22. Hukuk Dairesi 2016/19766 E. , 2016/20559 K.
"İçtihat Metni"
MAHKEMESİ :İş Mahkemesi
DAVA : Davacı, yıllık izin ücreti alacağının ödetilmesine karar verilmesini istemiştir.
Mahkeme, isteği kısmen hüküm altına almıştır.
Hüküm süresi içinde davalı avukatı tarafından temyiz edilmiş olmakla, dava dosyası için Tetkik Hakimi ... tarafından düzenlenen rapor dinlendikten sonra dosya incelendi, gereği konuşulup düşünüldü:
Y A R G I T A Y K A R A R I
Davacı İsteminin Özeti:
Davacı vekili, müvekkilinin ödenmeyen yıllık izin ücretinin bulunduğunu ileri sürerek, yıllık izin ücreti alacağının tahsiline karar verilmesini talep etmiştir.
Davalı Cevabının Özeti:
Davalı vekili, davanın reddini talep etmiştir.
Mahkeme Kararının Özeti:
Mahkemece, toplanan kanıtlar ve bilirkişi raporuna dayanılarak, davanın kısmen kabulüne karar verilmiştir.
Temyiz:
Kararı davalı vekili temyiz etmiştir.
Gerekçe:
1-Dosyadaki yazılara toplanan delillerle kararın dayandığı kanuni gerektirici sebeplere göre, davalının aşağıdaki bendin kapsamı dışındaki temyiz itirazlarının reddine karar vermek gerekmiştir.
2-Mahkemece, davanın kabulüne dair verilen karar, Dairemizin 01.10.2015 tarihli ilâmıyla, davacının aylık brüt çıplak ücretinin bordolara göre belirlenmesi ve tespit edilen ücret esas alınarak izin alacağının hüküm altına alınması gerektiği gerekçesiyle bozulmuştur.
Mahkemece bozma ilâmına uyulmuş ve yeniden bilirkişi raporu alınmış ise de, hükme esas alınan bilirkişi raporunda yıllık izin ücreti alacağı net tutar üzerinden hesaplanmıştır.
Davanın açılmasının Vergi Usul Hukuku ve Sosyal Güvenlik Hukuku açısından sonucu, talep edilen işçilik alacağı dolayısıyla Devletin vergi ve sigorta primi alacaklarının şüpheli alacak hâline gelmesidir.
Vergiye tâbi işçilik alacaklarında vergi mükellefi işçi, vergiyi kesip vergi dairesine yatırmakla sorumlu kişi (vergi sorumlusu) ise işverendir.

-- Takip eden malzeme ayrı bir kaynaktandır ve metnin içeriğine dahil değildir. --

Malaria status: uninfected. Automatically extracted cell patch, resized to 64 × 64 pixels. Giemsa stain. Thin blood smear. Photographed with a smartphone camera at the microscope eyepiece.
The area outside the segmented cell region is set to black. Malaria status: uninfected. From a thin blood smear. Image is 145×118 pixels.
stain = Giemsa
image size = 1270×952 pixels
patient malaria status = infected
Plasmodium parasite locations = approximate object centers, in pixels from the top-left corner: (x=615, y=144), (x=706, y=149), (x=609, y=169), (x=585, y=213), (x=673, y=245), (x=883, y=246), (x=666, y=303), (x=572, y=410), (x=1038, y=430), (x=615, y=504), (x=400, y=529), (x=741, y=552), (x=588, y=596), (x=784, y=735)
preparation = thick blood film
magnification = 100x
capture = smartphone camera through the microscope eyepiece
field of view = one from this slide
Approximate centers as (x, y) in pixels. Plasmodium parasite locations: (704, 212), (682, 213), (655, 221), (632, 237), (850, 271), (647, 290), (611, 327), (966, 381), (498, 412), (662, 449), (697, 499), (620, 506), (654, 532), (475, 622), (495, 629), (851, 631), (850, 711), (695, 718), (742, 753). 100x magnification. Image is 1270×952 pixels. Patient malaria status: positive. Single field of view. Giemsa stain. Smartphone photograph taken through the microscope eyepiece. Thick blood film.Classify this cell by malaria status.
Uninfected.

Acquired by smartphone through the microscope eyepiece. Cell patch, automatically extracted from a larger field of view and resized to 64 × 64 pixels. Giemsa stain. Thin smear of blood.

Yine sigorta primi işçi payının ve işsizlik sigortası primi kesintisinin mükellefi işçi, sorumlusu ise işverendir.
Mahkemeler ve icra dairelerinin vergi ve prim kesintisi yapıp vergi dairesine yatırmak ve bu hususu takip etmek gibi bir görevi bulunmamaktadır. Bu sebeple dava konusu işçilik alacağının brüt tutardan hesaplanması, alacağa ilişkin ilamın brüt tutar üzerinden icraya konulması, icra dairesince veya haricen takip konusu borç tahsil edildiğinde, işverenin, tahsil tarihindeki tarife ve oran üzerinden ilgili vergi ve prim kesintilerini vergi dairesine yatırarak bakiyesini işçiye ödemesi gerekmektedir. Alacak davası devam ederken bilirkişi tarafından yapılan net hesaplamaya dayanılarak alacağın net tutar üzerinden hüküm altına alınması durumunda, mahkemeler ve icra daireleri aracı kılınarak Devletin vergi ve prim kaybı oluşabilmektedir. Bu nedenle davacının dava konusu işçilik alacağının net tutardan hüküm altına alınmasını açıkça talep etmediği sürece bütün işçilik alacakları brüt tutar üzerinden hüküm altına alınıp bu tutar üzerinden de icraya konulmalıdır.
Bu itibarla, davacının talebinin de dava konusu yıllık izin ücreti alacağının brüt tutar üzerinden hüküm altına alınması yönünde olduğundan, mahkemece, alacağın brüt olarak hesaplanması gerekirken, yazılı şekilde hüküm tesisi hatalı olup bozmayı gerektirmiştir.
Sonuç:
Temyiz olunan kararın, yukarıda yazılı sebepten BOZULMASINA, peşin alınan temyiz harcının istek halinde ilgiliye iadesine, 22.09.2016 tarihinde oybirliğiyle karar verildi.